Replacing a hidden JSON editor with a research-grounded pin model.

Role
Product designer at Ataccama
Timeline
6 weeks
Surface
Metadata Model · Page layout
Output
Working prototype · Three-audience handoff
Pinning properties in action: curating which properties surface at the top of the entity page

The JSON editor was technically usable. Nobody could actually use it.

Customers routinely extend Ataccama ONE’s metadata model with custom properties, Region, Data Owner, Classification. The historical way to surface them on entity detail pages was a Monaco-based JSON editor hidden behind a feature flag, unusable by anyone who didn’t write code.

Customer-facing teams complained when the flag came off. The brief: remove the JSON editor entirely and replace it with something an admin or a consultant could actually use.

Real demand, no real solution.

The product inbox held the evidence, concentrated demand across DG, DQ, ONE Platform, and Agentic, going unaddressed because the existing solution was developer-only.

The audience was specific: tenant admins and consultants, people who understand the metadata model conceptually but don’t write code. Explicitly not for end users or developers.

One escape hatch. Everything else locked.

A model with a single customizable surface. Admins pick which properties matter most, and those properties surface at the top of every entity page of that type, pinned into the Summary. Everything else stays on a default layout that Ataccama curates and locks.

The pattern is "shell-plus-accent", universal across every competitor I studied (Jira, Collibra, Salesforce, Atlan, Harness, ServiceNow). A dominant, system-controlled layout with one explicit surface for promoting individually-important content.

The whole thing is configured in one place: Settings, Metadata Model, the entity type’s Pinned properties tab. The admin picks individual properties from a searchable list, scoped to the tenant, and every instance of that entity type inherits them. No JSON, no code.

The Pinned properties configuration: a Pick properties to pin list on the left, the pinned set on the right

Config: the admin picks properties to pin to the Summary, per entity type, in Settings.

A real entity Overview page with the pinned properties surfaced at the top

Result: the pinned properties surface at the top of every entity page of that type.

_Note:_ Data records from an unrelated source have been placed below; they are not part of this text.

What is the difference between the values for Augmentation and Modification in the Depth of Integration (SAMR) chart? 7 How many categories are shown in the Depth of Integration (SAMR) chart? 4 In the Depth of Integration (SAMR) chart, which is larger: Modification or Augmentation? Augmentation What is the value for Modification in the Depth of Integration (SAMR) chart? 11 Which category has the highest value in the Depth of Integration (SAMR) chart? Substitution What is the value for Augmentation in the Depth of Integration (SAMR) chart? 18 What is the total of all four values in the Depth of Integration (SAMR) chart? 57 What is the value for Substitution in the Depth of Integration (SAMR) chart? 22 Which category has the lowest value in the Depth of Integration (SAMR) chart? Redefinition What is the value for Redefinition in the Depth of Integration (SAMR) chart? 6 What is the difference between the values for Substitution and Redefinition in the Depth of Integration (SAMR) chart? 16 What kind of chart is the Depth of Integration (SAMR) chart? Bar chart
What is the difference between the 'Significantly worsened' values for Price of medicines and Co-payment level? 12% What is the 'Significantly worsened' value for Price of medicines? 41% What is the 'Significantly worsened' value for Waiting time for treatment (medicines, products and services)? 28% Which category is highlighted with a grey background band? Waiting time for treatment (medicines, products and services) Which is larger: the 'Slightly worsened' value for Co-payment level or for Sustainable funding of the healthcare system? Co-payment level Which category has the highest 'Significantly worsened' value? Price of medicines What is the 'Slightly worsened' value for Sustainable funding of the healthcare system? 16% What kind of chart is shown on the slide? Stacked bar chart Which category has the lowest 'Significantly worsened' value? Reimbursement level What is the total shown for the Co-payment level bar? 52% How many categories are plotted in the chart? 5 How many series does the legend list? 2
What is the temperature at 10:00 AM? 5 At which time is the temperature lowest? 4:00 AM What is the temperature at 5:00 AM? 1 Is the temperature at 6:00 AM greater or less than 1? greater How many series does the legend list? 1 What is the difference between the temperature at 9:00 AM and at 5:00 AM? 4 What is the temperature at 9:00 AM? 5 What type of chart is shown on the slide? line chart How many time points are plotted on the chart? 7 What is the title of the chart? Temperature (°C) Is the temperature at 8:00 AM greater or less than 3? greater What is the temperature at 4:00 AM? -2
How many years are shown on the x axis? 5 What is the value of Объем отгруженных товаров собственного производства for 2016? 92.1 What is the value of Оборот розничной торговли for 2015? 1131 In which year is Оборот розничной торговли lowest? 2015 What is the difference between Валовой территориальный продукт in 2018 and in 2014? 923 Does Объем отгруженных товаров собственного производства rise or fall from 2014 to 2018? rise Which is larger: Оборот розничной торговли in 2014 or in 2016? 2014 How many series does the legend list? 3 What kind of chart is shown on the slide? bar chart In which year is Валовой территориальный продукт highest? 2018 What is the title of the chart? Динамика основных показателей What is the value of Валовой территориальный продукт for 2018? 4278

Each one came from a finding in the research.

01
Lock the structural scaffolding
Header, widgets, column structure, all curated by Ataccama. Matches Collibra’s "system content controlled by Collibra."
02
One escape hatch, not a full editor
A single pinned surface at the top of the page. Admin curates which properties appear there. Everything else stays where Ataccama designed it.
03
Tenant-scoped, not per-user
Every data-catalog peer is tenant-scoped. Per-user pins would have broken consultant-shares-screens consistency.
04
Pin individual properties
The real customer use case is field-level. Section-level customization was over-coarse for the actual need.

V5 wasn’t my first idea, it was synthesis. Without V1–V4 showing what didn’t work, V5 would have looked like V1.

Three inflection points across six weeks.

01
The PM pivot, April 15
I brought a full layout-editor prototype to my first PM meeting, expecting feedback on interactions. Matej proposed the pin concept in five minutes. Customization has a cost, product identity, test stability, upgrade path.
02
The 22-source research
Going deep on six competitors surfaced one universal pattern: shell-plus-accent. A dominant, system-controlled layout with one explicit surface for promoting individually-important content.
03
The buddy meeting
I brought a lean recommendation on each of six open decisions, not open exploration, "take this position and tell me why I’m wrong." We closed all six in 30 minutes.

Five principles that travel beyond this project.

01
Bring problem + evidence early
Let PM bring constraints. Don’t fall in love with your prototype.
02
Research turns proposals into arguments
"12+ upvotes, Collibra 46% → 74%" is a different conversation than "I think we need this."
03
Sketch before prototyping in code
Code iteration is fast but expensive when the direction isn’t validated.
04
Five variants were not waste
V5 was synthesis. Without exploration, "first idea" is rarely the answer.
05
Fast convergence needs lean recommendations
Strong defaults invite quick critique. Open questions invite long meetings.